Text section:

* * * * * * *

26-Aug-2010 • Bond News

Wolf Mankowitz who introduced producers Harry Saltzman and Albert Broccoli to each other, helped write their first film Dr No, as well as a spoof version of Casino Royale.

But at Cambridge University, once a breeding ground for communist spies, he had joined the university communist society, provoking the suspicion of MI5 - reports the Telegraph.

The security service ran a file on him for 14 years, which has been released to the National Archives, and photographed him as he visited the Soviet Consulate on four separate occasions.

Born in Bethnal Green in 1924, Mankowitz was the son of Russian-Jewish immigrants, who had improved on his East-end schooling by reading the second-hand books in which his father dealt, winning an exhibition in English literature to Downing College, Cambridge.

After leaving he began selling antiques and built up a renowned collection of Wedgwood pottery.

MI5’s first report from June 1944 related to his wife, Ann Seligman, who was on a list discovered by agents and thought to be the proposed branch committee of Cambridge University communist society.

In September 1948, the Central Office of Information asked for information on Mankowitz after he applied for a temping job and was told he was “the husband of a communist party member and himself a convinced Marxist.” He was turned down for the job.

Sir Percy Sillitoe, the director general of MI5, circulated a letter asking for information from chief constables in April 1949 but nothing new emerged.

A memo from the BBC to MI5 in November said he was a contributor to programmes from time to time and described himself as a freelance writer and lecturer, who had written for magazines including the Spectator.

MI5 replied that he would be a security risk if he was given access to classified information – which seemed unlikely since he was working on a translation of a Chekhov play.

A press cutting from October 1956 said he wanted to set up a British-Soviet co-film production which might explain observation logs from MI5 officers watching the Soviet Consulate which recorded him arriving by taxi four times between October 1955 and December 1956.

* * * * * * *

Data:
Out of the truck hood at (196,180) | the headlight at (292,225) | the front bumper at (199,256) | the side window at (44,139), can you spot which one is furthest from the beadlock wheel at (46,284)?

* * * * * * *

Things to do:
- A) In the article about Wolf Mankowitz's MI5 file, how long did the security service keep a file on him?
- B) Carry on the article about Wolf Mankowitz's MI5 file, picking up after its last sentence.

Task answers:
- A) 14 years.

- B)
On one occasion the report noted: “Fawn duffle coat, dark hair” on another “blue zip jacket, grey trousers.”

A report from December 1956 from “an established and usually reliable source” was stamped in red “use with caution” and said Mankowitz was an active member of the British Soviet Friendship Society.

MI5 at least discovered he had a shared interest with James Bond in sex. During an interview with the society’s magazine from February 1957, soon after a trip to the USSR, he commented on the treatment of sex in Soviet novels, saying: “The Russians underestimate the importance of sex as grossly as the Americans exaggerate it. They treat it as if it didn’t exist. No-one will admit to having problems in their sex life. I found it almost impossible to get anybody to discuss seriously the Soviet attitude towards sex, though somebody did eventually admit to me that there was quite a lot of adultery.”

Mankowitz hosted a Friday night chat show on ITV and in March 1958 his guest Ludovic Kennedy finally confronted him with allegations he was a communist.

“I’m not a communist. I’m an anarchist,” he replied.

He was in any case, ill-suited for spying - his commanding officer during his National Service observed: “A highly strung individual of nervous temperament. Even if he harnesses communist views, I do not think he has the personality of strength of character to force them on to his fellow soldiers.”